Energy-Aware Query Routing for RAG
Energy-Aware Query Routing for RAG
If different RAG configurations suit different queries, a router should be able to select the cheapest acceptable one per query—saving energy without sacrificing quality. This project formalizes that intuition as a cheapest-acceptable optimization problem and systematically evaluates 8 routing strategies. The central finding is negative but structurally informative: pre-execution features cannot predict module utility because the signal needed for routing is produced by the very computation routing aims to skip.
Problem Formulation
Given a set of 8 configurations with known energy costs, the routing objective is:
Oracle: argmin energy(c) subject to quality(c, q) ≥ threshold
The oracle router—which has access to all post-execution quality scores—achieves 75% energy savings over always-on (C7, all modules enabled). However, restricting the oracle to the non-HyDE configuration space reduces savings to 19%, confirming that most of the optimization opportunity concentrates in a single module toggle.
Query routing decision flow: pre-execution features inform per-query configuration selection
Module activation decision space across the 8 RAG configurations
Routing Experiments
Eight routing strategies were evaluated, spanning feature engineering approaches, classifier architectures, and training formulations:
| Strategy | Approach | Config Accuracy | |----------|----------|----------------| | S1: Multi-class | Direct 8-class classification | 0.39 | | S2: Binary per-module | Independent toggle prediction | 0.38 | | S3: Cluster + select | Energy-cluster then refine | 0.40 | | S4: Regression | Predict quality, select cheapest passing | 0.38 | | S5: Utility scoring | Energy-weighted quality objective | 0.39 | | S6: Learned utility | End-to-end utility prediction | 0.39 | | S7: Cascading | Sequential module decisions | 0.38 | | S8: Cheapest baseline | Always select lowest-energy config | 0.40 |
All 8 strategies converge to 0.38–0.40 configuration accuracy—no statistically meaningful improvement over the cheapest-config baseline (S8).

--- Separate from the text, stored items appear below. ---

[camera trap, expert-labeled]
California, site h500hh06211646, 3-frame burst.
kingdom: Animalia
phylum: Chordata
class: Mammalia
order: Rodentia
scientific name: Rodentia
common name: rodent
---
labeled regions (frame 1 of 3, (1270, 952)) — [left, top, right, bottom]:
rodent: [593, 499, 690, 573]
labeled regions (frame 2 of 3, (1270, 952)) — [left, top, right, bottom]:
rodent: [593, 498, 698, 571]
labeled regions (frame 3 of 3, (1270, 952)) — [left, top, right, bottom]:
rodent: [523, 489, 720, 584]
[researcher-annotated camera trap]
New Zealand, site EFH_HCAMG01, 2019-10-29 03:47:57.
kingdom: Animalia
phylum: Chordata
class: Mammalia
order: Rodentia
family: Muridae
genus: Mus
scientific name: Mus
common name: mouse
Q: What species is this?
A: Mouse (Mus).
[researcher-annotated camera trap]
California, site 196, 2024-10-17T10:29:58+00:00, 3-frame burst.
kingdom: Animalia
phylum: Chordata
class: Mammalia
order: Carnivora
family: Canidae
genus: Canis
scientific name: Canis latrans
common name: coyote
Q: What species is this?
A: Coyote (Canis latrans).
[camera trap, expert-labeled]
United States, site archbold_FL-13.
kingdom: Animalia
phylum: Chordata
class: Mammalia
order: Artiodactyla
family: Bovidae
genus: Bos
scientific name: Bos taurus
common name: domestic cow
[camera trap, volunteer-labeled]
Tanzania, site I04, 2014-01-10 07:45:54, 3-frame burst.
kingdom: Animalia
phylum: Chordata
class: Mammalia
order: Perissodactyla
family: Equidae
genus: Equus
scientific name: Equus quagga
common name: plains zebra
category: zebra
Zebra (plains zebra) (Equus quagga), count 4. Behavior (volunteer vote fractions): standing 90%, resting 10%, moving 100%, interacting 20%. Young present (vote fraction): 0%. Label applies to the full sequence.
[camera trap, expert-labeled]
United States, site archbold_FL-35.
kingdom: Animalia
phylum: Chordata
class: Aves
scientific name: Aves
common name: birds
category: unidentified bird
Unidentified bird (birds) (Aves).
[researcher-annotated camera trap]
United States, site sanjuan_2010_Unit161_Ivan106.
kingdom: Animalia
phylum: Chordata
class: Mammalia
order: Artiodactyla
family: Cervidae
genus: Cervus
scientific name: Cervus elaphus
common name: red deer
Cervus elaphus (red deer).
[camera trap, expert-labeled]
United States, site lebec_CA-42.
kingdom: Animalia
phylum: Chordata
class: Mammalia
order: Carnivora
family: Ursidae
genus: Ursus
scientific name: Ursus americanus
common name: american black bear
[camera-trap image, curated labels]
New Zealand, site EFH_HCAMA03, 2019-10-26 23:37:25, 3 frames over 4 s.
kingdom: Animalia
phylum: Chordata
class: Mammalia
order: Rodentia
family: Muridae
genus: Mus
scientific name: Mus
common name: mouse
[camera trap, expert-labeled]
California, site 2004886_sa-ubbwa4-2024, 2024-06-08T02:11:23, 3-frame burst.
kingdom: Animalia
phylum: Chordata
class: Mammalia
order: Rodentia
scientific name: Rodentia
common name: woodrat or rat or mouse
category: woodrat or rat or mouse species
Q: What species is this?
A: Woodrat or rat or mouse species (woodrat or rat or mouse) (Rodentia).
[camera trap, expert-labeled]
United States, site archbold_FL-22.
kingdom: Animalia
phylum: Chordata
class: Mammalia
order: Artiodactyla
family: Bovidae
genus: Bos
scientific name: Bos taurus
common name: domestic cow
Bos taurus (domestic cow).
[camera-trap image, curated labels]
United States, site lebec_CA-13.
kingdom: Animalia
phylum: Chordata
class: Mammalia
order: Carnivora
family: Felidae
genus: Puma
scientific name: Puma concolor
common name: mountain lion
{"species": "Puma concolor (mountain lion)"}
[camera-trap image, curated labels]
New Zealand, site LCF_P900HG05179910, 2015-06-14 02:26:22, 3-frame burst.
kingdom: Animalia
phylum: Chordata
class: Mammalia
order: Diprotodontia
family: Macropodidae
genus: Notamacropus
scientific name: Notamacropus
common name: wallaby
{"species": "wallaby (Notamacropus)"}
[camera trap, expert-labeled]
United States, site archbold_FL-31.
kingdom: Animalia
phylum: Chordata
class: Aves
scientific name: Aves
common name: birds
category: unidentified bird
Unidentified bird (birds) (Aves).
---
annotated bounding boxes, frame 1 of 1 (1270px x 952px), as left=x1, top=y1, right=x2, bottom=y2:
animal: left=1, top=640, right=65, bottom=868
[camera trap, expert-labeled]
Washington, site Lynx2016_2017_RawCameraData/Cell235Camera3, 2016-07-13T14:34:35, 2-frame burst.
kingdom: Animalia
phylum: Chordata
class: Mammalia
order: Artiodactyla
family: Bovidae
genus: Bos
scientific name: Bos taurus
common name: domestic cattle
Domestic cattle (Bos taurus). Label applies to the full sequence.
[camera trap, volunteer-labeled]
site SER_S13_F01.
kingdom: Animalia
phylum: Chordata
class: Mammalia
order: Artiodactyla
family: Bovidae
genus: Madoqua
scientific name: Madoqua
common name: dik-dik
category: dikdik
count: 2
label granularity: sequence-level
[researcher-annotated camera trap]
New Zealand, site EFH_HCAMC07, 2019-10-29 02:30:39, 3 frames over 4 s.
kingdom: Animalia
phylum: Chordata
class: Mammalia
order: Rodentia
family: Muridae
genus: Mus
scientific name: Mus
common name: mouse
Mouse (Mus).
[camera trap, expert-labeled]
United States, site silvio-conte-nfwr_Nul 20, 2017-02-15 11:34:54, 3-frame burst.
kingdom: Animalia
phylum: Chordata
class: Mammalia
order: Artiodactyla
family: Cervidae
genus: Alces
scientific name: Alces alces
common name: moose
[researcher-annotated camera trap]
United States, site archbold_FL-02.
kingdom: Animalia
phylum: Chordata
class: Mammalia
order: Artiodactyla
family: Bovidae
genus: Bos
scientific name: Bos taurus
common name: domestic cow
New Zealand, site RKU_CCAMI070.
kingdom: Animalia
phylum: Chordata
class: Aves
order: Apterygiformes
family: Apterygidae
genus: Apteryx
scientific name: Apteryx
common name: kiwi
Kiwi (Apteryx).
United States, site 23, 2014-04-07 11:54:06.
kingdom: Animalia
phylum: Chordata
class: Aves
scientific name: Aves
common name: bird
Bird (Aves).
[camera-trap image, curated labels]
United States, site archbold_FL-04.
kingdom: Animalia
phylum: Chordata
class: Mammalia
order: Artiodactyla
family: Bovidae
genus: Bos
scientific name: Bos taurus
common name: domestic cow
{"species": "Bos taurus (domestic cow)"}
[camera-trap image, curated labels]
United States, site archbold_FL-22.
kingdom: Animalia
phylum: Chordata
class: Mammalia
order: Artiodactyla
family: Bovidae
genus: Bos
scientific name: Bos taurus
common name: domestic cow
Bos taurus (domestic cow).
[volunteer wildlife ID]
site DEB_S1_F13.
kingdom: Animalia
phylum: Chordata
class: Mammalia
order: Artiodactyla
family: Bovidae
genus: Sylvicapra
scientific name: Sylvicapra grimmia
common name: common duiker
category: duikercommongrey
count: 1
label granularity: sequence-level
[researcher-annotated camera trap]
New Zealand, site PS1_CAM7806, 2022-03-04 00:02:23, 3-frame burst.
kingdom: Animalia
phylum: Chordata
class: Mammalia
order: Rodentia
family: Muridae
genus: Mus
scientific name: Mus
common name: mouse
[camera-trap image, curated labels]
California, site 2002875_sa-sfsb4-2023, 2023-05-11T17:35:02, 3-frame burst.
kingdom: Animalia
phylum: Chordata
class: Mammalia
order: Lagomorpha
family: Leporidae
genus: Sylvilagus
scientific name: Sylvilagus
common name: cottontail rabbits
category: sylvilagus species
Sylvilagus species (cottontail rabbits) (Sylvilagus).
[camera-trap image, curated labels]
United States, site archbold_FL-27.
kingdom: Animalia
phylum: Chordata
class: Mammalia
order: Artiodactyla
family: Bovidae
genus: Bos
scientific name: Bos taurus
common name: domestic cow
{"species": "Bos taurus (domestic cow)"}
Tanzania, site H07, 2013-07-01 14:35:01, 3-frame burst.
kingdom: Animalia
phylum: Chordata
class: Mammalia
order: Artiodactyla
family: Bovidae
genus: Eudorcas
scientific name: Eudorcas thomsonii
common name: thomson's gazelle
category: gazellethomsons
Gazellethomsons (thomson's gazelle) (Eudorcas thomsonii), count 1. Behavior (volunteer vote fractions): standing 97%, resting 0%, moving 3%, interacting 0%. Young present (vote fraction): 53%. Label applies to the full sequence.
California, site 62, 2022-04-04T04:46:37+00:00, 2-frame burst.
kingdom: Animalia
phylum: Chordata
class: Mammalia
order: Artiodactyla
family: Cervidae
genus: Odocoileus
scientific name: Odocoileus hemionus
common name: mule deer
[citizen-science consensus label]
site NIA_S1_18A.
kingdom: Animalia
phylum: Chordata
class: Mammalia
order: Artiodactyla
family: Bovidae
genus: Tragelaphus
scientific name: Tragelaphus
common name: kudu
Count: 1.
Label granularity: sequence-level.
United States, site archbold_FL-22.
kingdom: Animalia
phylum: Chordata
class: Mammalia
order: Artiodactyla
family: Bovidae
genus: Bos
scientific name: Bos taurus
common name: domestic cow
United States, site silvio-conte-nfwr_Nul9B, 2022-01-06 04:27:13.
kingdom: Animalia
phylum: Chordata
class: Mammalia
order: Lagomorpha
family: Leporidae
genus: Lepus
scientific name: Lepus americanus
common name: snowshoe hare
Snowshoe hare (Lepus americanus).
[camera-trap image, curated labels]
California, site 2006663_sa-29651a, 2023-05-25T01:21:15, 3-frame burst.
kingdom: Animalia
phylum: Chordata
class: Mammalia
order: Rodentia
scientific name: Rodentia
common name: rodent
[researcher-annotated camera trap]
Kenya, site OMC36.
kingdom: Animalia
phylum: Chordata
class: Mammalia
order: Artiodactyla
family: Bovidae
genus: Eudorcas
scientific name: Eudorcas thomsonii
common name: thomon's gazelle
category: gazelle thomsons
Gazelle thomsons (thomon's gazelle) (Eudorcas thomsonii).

The 60.5 percentage point gap between oracle accuracy (100%) and achieved accuracy (39.5%) is not a modeling failure but a structural property of the problem.
Quality-energy trade-off across configurations: the narrow quality spread explains why pre-execution routing signals are insufficient
The Information Gap
The structural ceiling arises from a fundamental asymmetry: module-activation routing is harder than the model routing problem studied in prior work.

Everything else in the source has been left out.